Our argument is that it the regulatory space opened up over the last three years has resulted in many ‘effects of Brexit before Brexit’, only some of which are directly connected to the withdrawal of the UK from the EU. For example, in areas of labour market policy making, Brexit has framed, shaped and constrained the range of possibilities in the Taylor Review of Modern Working Practices recommendations. The future direction of policy protecting workers’ rights in the UK is unclear as these are also being used as a ‘bargaining chip’ for the UK government to try and win parliamentary and public support for a preferred Brexit deal. The effects of the referendum vote appear to already be affecting migration to the UK from the EEA as the rate in late 2018 slowed to its lowest level since 2012 (ONS 2018).
In terms of the proposed migration regime post-Brexit, there remains considerable uncertainty following the publication of the White paper on migration in December 2018. Stakeholder views have shaped this White Paper, and positions continue to evolve and change. The effects of a work permit/visa system, for example, are complex to untangle, despite the relatively simplistic positions reached or argued by some stakeholders and think tanks. A work permit/visa system is likely to make it more expensive for employers to employ some migrant workers, yet these costs may be passed on to workers. Furthermore, for migrants, the system might make moving for work to the UK unattractive for many potential workers, particularly if the possibilities for acting strategically when making migration decisions (Alberti, 2014) are constrained.

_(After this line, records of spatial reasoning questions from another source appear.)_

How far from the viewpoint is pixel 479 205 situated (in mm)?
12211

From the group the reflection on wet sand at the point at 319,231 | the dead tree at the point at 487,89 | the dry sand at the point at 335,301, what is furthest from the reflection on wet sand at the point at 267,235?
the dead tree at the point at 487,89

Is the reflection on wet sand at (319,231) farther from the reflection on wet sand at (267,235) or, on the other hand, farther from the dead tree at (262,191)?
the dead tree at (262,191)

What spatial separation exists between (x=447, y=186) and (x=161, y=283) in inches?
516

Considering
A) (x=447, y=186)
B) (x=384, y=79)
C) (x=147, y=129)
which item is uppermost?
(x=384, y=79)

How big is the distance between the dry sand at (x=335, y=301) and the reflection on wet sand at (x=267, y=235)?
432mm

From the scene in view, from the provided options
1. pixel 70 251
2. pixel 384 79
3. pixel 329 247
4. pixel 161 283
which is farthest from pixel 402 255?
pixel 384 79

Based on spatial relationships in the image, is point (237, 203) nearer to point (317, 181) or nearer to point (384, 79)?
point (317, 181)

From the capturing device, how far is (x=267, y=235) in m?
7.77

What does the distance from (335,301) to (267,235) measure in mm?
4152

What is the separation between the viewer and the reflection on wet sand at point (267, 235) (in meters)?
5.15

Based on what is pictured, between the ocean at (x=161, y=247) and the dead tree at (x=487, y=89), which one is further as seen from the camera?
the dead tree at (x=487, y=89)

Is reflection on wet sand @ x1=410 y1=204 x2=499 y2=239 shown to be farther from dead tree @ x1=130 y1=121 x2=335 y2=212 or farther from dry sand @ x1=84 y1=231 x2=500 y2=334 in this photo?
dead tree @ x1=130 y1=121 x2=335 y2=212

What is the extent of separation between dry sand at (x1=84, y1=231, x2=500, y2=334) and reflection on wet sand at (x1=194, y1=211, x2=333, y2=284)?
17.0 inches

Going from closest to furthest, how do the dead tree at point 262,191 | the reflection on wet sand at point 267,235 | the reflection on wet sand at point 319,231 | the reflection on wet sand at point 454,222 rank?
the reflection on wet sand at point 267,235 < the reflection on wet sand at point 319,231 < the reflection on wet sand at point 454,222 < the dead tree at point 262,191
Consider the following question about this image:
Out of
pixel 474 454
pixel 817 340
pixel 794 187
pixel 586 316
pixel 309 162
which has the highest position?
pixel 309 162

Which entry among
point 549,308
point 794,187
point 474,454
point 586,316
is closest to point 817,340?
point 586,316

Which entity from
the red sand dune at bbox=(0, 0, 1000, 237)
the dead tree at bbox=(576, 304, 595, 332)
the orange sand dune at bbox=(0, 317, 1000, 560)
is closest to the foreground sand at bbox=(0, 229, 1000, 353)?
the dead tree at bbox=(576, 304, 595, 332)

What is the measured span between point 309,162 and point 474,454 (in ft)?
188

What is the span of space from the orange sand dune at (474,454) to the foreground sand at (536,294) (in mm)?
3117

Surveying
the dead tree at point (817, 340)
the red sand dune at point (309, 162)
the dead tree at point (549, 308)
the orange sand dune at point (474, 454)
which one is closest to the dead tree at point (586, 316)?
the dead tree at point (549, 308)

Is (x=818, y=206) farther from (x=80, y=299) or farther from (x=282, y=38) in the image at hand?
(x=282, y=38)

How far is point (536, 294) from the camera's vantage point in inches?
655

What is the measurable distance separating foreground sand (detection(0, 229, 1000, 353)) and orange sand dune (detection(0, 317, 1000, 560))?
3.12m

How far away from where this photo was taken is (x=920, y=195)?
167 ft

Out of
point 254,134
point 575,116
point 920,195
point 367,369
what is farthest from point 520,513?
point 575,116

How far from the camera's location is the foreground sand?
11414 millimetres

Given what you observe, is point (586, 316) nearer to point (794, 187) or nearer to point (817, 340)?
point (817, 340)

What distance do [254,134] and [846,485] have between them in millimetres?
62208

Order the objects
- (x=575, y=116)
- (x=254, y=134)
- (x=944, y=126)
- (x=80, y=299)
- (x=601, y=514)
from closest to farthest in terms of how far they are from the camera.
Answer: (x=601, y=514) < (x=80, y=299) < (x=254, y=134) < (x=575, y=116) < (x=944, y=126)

Current proposals suggest migrant workers will be tied to a single employer or unable to move from one migration scheme to another once they are working in the UK for up to 12 months during the ‘transitional’ regime to 2025. This detrimental effect on the ability of migrants to initiate mobility may have implications for employers in attracting workers and may increase labour shortages. Such an argument has received less attention in UK public discourse because there is a tendency to assume that migrants would come to the UK under any conditions – a view which takes away agency from workers and neglects the decisions they make individually and as families.
Methodologically we draw from a ‘co-production’ approach to participatory research (Chatterton et al. 2018) fostering dialogue between the different Brexit players at the institutional and community levels to ask:
- How are stakeholders’ voices shaping the future of labour mobility in a post-Brexit world?
- How are activities and debates at multiple scales (regional/national/international) interacting in the making of Brexit, considering the ever extending transition towards a new migration regime?
Empirically the paper draws from analysis of recent and future communications from the UK Migration Advisory Committee, related submissions and evidence from stakeholders in key sectors of the migrant economy as well as from qualitative data from roundtables and focus groups with stakeholders (trade unions, employers and civil society) on the future of labour mobility regulation in post-Brexit UK.